Awake now. Eyelids fluttering. Ruiz turns his head. Orange dials come into focus on a machine near the bed and a green blip of light slides across a liquid crystal window.
A nurse says something to him. She’s mouthing words.
“I need to make a call,” says Ruiz.
She shakes her head.
“If I don’t call Laura she won’t go out with me.”
The nurse mouths a question. “Who’s Laura?”
She presses the button above his head. “We were very worried about you.”
“Sorry?”
“Your hands. They’re going to be fine,” she says, still mouthing words.
Ruiz notices the bandages. They look like white stumps.
He points to his ears. “I can’t hear you. What’s wrong with me?”
“Ruptured eardrums,” she mouths. “You may need surgery.”
“Holly?”
The nurse laughs. “I thought you wanted Laura. Holly is down the way.”
“What?”
“Holly is OK. She’s fine.”
Ruiz tries to get out of bed, but the nurse puts a strong hand on his chest, digging her knuckles into his breastbone.
“They warned me about you. Said you’d be a difficult patient.”
He doesn’t understand.
“Your friends.” She straightens his pillow. “They’ve been waiting outside all night.”
“Luca?”
“Oh, he’s here. They pulled a bullet out of his shoulder, but he’s out of surgery.”
Ruiz shakes his head, not understanding.
The nurse uses a pad on the bedside table and writes:
He’s fine. Bullet removed. Recuperating.
The door opens. Joe O’Loughlin is wearing a cravat and looks even more like a professor than usual. He stands beside the bed and the two men communicate wordlessly in a language that only dogs and men can understand. He takes the notepad from the nurse, who tells them both to behave as she leaves.
Joe writes: You can’t hear. I can’t speak. We’re like two of the wise monkeys.
“You’re a monkey. I’m a gorilla,” says Ruiz, shouting at him. “I want to see Holly.”
Joe writes: Can you walk?
“Yeah.”
Joe helps Ruiz to sit and then stand.

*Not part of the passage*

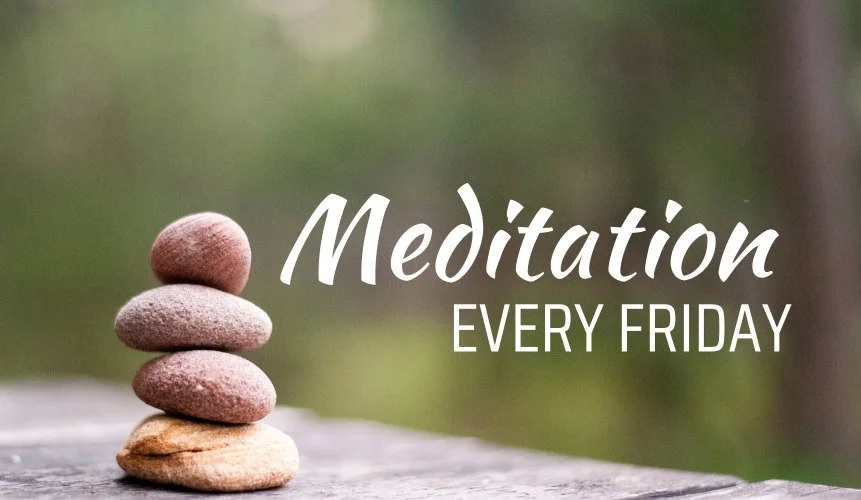 Meditation Fridays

He’s wearing a hospital gown with ties at the back. Ruiz can’t hold it together with his bandaged hands, so Joe does it for him, clearly not enamored of the task.

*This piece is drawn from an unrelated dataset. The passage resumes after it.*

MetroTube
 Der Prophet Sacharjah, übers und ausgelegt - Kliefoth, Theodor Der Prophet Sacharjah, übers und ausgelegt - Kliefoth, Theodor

“I could get used to you not talking,” says Ruiz, as they shuffle down the corridor. Joe pinches him on the arse, making him jump.
They reach Holly’s room, which is full of flowers and get-well cards. Holly is sitting on the edge of her bed while a doctor peers into her ears with a torch-like contraption. She’s chewing gum. Looking bored. There are marks on her wrists where the handcuffs tore at her skin.
“How come you get proper pajamas?” says Ruiz. “Your legs are better than mine-you should be wearing a gown.”
Her face lights up and she’s on him in a heartbeat, throwing her arms around his shoulders, her legs around his hips.
“This is the not the way a young lady should greet a man of my age and in my condition.”
He doesn’t hear what Holly says. Maybe she says nothing at all.